An FIR filter has a number of characteristics and parameters associated with it. An impulse response is actually just the set of FIR filter coefficients. Thus, if an “impulse” which consists of a “1” sample followed by many “0” samples is input into an FIR filter, the output of the filter will be the set of coefficients, as the 1 sample moves past each coefficient in turn to form the output. An FIR “TAP” is simply a coefficient/delay pair. The number of FIR TAPs, (often designated as “N”) is an indication of 1) the amount of memory required to implement the filter, 2) the number of calculations required, and 3) the amount of “filtering” the filter can do. In effect, more TAPs means more stopband attenuation, less ripple, narrower filter transitions, etc. Multiply-Accumulate (MAC), in an FIR filter, is the operation of multiplying a coefficient by the corresponding delayed data sample and accumulating the result. FIR filters usually require one MAC per tap.

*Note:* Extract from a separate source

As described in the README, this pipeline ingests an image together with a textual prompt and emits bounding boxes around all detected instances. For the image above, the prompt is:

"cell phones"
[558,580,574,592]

FIR filters are commonly implemented with symmetric coefficients to provide a linear phase response. A filter having a linear phase response is a filter that exhibits a constant change in phase angle as a function of frequency. This type of filter response is highly desirable for many applications, such as communications. In these cases, the number of taps is often denoted as 2N or 2N+1. However, only N or N+1 coefficients need to be created due to the symmetry.

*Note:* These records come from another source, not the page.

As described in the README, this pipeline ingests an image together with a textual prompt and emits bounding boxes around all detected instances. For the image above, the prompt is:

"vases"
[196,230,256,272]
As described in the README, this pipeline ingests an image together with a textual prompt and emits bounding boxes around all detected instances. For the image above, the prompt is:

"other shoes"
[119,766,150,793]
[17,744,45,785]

One goal of FIR filter design is to increase the number of coefficients and or TAPs. Typical, conventional FIR filters used today employ thousands of coefficients, millions of coefficients or more. These conventional FIR filters compute the large number of coefficients and store them in read only memory (ROM) prior to filter operation. Computing such a large number of coefficients is prohibitively expensive to compute in real-time and is also prohibitively expensive to store. System designers employ many hours of CPU time to search for the coefficients that are best suited for the requirements. However, for applications such as digital domain sample rate conversion, the number of coefficients of the FIR digital filters can reach a level of hundreds, thousands or even millions. For such levels of FIR filters, optimization techniques and/or a huge memory physically storing all the possible coefficients are not feasible. Thus, computing the digital filter coefficients in real-time becomes an indispensable option.
There are a number of conventional approaches to computing coefficients. A first approach is to compute all of the coefficients off-line, as described above, before filtering and store them in read only memory (ROM). Then, the coefficients are recalled from memory during FIR filter operation. However, this approach is not realistic for the large number of coefficients typically used in FIR filters of today because a large amount of storage is required.
A second approach to compute coefficients is to use linear interpolation in real-time. According to this approach, a portion of a large number of coefficients are computed and stored in ROM. During real-time filter operation, coefficients are computed from interpolating between values stored in the ROM. This approach does reduce the size of memory used compared to the first approach (from tens of millions to hundreds of thousands of words), however a large memory is still required and the coefficients calculated from interpolation may not be as accurate as required.
A third approach is to use a multi-stage filter in combination with the second approach. Multiple stages of filters are used instead of a single filter in order to reduce the size of memory used. However, a large amount of memory is still required to store pre-computed coefficients and the coefficients calculated from interpolation may not be as accurate as desired.